I taught a class today on relational prayer. I said relational prayer is a call out of the solitary confinement of evangelical spirituality. We have scores of books by popular Christian authors on the value, benefit, and struggle of private prayer and solitude. There are so few books on "relational prayer." While most books on evangelical spirituality and the value of private prayer focus on Jesus getting away from the crowd to get alone to pray, hardly any books focus on John 1:1 which, perhaps may be one of the greatest verses on communion and conversation in the Bible. From all eternity, before time began Jesus was with the Father. And that is where we are going: the communion of God and the commuion of saints. There is some use and blessing in private prayer. But modern evangelicalism has promoted, advertised, celebrated, cherished, and proclaimed with great wisdom that private prayer is essential to your identity before God in spirituality.
Rarely, you will ever hear the counsel, that you need to delve into the discipline and rhythm of relational prayer. Praying with and for others is almost viewed as an extra value or benefit in addition to, or on top of, your hectic schedule and the chief cornerstone of evangelical spirituality: private prayer.
I encouraged everyone to consider the possibility and practice of relational prayer as a pulsating, rich, communal, spiritual discipline that can help us escape the solitary confinement of evangelical spirituality. I wasn't just simply referring to prayer here and there, although there is value in that. But to consider the possibility of even daily relational prayer as a possibility of rich communion: emails, Im-ing, and cell phones make intentional relational prayer a rich possibility even though you maybe separated by suburbs, states, or even oceans.
1. We never outgrow our own weakness or vulnerability.
One of my points is that we never go beyond our own weakness and vulnerability. Therefore, we are always to faced to some degree, "Lord, I don't even know how to pray for this person right now."

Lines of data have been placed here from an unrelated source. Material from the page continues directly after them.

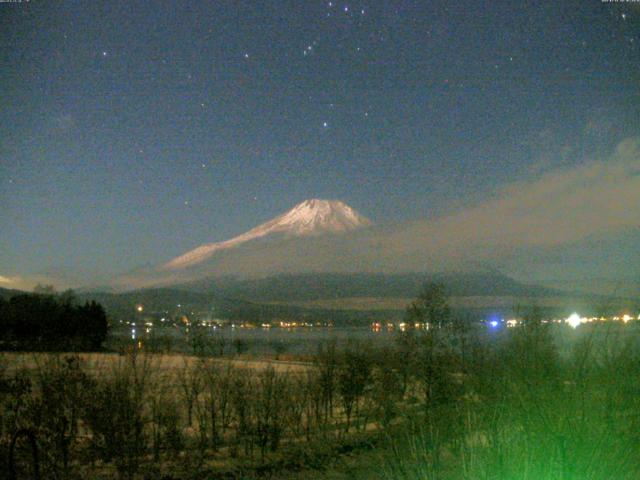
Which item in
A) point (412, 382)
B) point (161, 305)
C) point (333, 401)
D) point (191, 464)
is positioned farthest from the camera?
point (161, 305)

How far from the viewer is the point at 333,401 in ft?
A: 60.4

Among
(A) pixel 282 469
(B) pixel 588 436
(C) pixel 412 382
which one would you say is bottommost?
(A) pixel 282 469

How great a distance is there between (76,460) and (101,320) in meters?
51.2

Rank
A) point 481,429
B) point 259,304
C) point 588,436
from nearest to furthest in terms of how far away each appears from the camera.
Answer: point 588,436 < point 481,429 < point 259,304

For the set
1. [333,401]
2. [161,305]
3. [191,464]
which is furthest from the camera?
[161,305]

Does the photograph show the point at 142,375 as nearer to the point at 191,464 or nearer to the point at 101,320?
the point at 191,464

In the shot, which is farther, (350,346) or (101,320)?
(101,320)

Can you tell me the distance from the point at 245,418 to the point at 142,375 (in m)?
3.29

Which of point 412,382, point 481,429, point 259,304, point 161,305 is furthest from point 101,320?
point 259,304

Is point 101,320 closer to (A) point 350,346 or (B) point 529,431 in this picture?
(A) point 350,346

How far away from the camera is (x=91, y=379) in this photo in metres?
10.9

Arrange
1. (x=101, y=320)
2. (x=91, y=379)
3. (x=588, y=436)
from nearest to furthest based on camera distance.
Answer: (x=588, y=436) → (x=91, y=379) → (x=101, y=320)

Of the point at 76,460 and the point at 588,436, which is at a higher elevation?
the point at 588,436

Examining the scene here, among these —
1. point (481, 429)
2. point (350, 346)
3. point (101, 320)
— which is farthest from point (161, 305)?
point (481, 429)
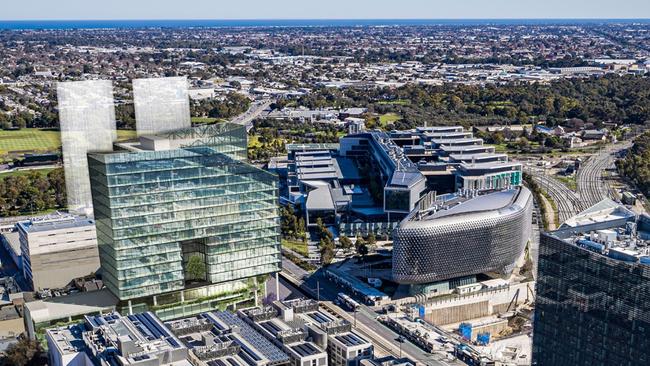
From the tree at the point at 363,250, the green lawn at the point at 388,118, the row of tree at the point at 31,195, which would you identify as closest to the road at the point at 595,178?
the tree at the point at 363,250

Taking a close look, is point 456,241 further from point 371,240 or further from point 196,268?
point 196,268

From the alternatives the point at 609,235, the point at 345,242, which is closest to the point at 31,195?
the point at 345,242

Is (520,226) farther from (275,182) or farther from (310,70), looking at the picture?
(310,70)

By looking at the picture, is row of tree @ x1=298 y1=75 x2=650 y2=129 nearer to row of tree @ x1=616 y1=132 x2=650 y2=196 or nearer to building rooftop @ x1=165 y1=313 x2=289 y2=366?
row of tree @ x1=616 y1=132 x2=650 y2=196

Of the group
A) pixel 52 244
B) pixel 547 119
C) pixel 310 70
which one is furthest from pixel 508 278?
pixel 310 70

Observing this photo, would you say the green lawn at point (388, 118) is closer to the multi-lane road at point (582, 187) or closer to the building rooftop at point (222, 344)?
the multi-lane road at point (582, 187)

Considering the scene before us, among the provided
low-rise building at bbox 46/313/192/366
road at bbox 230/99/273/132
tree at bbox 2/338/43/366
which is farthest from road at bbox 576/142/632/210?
tree at bbox 2/338/43/366
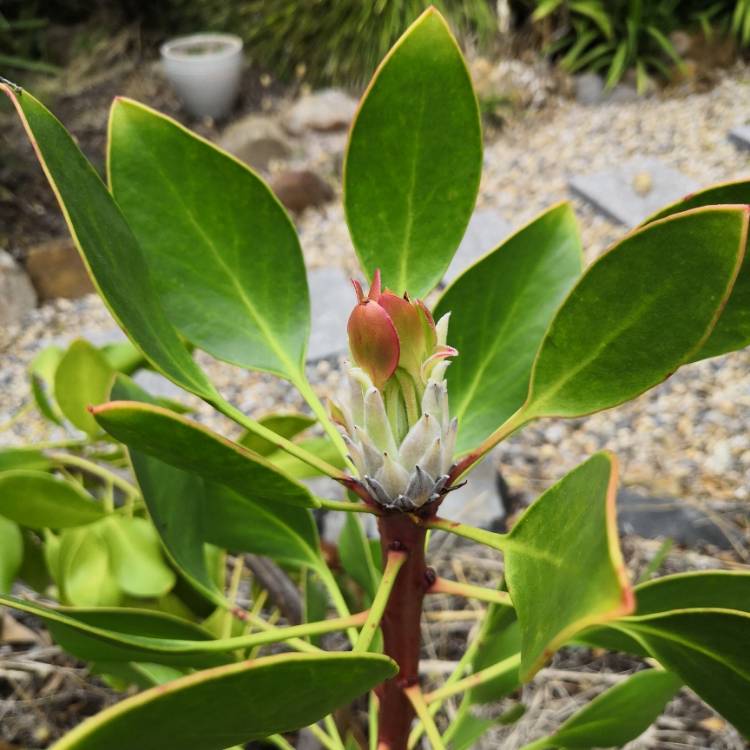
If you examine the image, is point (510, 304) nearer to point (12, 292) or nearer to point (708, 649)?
point (708, 649)

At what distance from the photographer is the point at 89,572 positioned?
28.1 inches

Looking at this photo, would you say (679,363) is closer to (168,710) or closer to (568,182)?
(168,710)

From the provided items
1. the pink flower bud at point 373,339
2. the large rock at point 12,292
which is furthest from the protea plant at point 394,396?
the large rock at point 12,292

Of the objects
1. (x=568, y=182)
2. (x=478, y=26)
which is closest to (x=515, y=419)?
(x=568, y=182)

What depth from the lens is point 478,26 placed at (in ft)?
12.3

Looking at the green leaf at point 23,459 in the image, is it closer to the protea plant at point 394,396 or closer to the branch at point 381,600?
the protea plant at point 394,396

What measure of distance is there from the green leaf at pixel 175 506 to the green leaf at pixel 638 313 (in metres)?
0.22

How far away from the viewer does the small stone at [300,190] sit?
286cm

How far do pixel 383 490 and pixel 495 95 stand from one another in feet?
10.6

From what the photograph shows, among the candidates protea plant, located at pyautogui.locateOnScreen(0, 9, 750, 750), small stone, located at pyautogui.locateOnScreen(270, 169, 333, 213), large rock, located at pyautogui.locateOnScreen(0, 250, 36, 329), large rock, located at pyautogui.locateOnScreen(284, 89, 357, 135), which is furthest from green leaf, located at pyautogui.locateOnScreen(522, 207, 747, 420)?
large rock, located at pyautogui.locateOnScreen(284, 89, 357, 135)

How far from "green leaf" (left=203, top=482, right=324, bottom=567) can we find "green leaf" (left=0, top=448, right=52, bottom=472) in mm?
282

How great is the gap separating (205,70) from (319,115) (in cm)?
53

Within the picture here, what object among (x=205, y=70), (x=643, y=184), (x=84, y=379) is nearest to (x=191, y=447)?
(x=84, y=379)

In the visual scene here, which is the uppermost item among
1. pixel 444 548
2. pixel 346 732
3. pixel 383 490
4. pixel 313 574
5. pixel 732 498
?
pixel 383 490
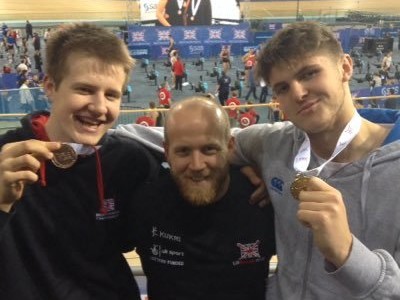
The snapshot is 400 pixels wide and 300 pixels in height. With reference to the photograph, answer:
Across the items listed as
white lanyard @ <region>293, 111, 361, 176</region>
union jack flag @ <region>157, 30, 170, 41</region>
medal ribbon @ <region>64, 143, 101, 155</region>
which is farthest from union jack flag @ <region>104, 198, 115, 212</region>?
union jack flag @ <region>157, 30, 170, 41</region>

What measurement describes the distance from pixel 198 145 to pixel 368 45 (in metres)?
23.0

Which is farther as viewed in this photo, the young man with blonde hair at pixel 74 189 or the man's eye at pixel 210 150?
the man's eye at pixel 210 150

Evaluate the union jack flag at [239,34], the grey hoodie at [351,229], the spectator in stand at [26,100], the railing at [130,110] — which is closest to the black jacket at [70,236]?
the grey hoodie at [351,229]

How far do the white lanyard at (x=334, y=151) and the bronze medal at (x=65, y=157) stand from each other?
35.3 inches

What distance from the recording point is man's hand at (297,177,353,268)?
1455 millimetres

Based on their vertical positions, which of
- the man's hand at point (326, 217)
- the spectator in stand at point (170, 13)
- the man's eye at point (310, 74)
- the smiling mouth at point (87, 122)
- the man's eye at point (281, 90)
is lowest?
the man's hand at point (326, 217)

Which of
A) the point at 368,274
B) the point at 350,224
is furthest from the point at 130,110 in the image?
the point at 368,274

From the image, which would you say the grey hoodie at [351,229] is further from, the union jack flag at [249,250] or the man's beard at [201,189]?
the man's beard at [201,189]

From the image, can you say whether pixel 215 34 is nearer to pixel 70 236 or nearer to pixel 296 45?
pixel 296 45

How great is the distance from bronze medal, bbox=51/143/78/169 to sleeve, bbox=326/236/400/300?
106cm

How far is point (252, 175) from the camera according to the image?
2.17 m

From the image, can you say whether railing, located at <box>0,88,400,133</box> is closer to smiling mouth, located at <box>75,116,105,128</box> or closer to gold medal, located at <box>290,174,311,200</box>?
smiling mouth, located at <box>75,116,105,128</box>

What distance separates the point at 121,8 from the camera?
33562 millimetres

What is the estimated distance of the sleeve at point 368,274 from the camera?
150 cm
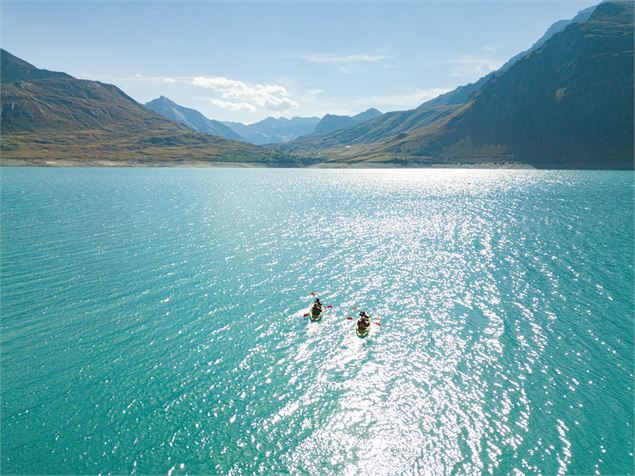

2. We are to enter into the other's vulnerability.
Listen for their vulnerability: their ambivalence, their loss, their rejection, their betrayal, their sense of doubting God's provision, etc.
“Healing prayer doesn’t push suffering off to the side, where it can be safely ignored. Instead, in healing prayer we enter the scene of our tragedies with profound particularity. Healing prayer allows us to name the scene of shame in detail.” Dan Allender
Those vulnerabilities are pointing to bigger issues and questions:
Is God good?
Is God just?
Is God going to be there for me?
Does God fiercely love me--does he accept me for who I really am now?
We want to pray into those vulnerabilities. We don't want to sidestep those vulnerabilities--the pain, the loss, the fear, the anxiety. We want to name it. We want to identify it. We want to pray into the heart of the questions. We are not offering a "quick-fix" in the discipline of relational prayer: we are offering presence, we are offering "with-ness," we are by identifying those vulnerabilities our support in the midst of those vulnerabilities.
3. Praying the Gospel Story in relational prayer.
The Gospel is where the ultimacy of relational prayer rests.
"Anything less than prayer fails to deal with either the ultimacy of the desires or the complexity of the difficulties….In prayer the desires are not talked about, they are expressed to God. In prayer the difficulties are not analyzed and studied, they are worked through with God.” Eugene Peterson
“The actual details of intimate needs and relational realities become the stuff of prayer.” Eugene Peterson
We need to escape the solitary confinement of evangelical, white middle class spirituality.
Praying the intimacy of the Gospel story into the other's story: rich, rich, communion.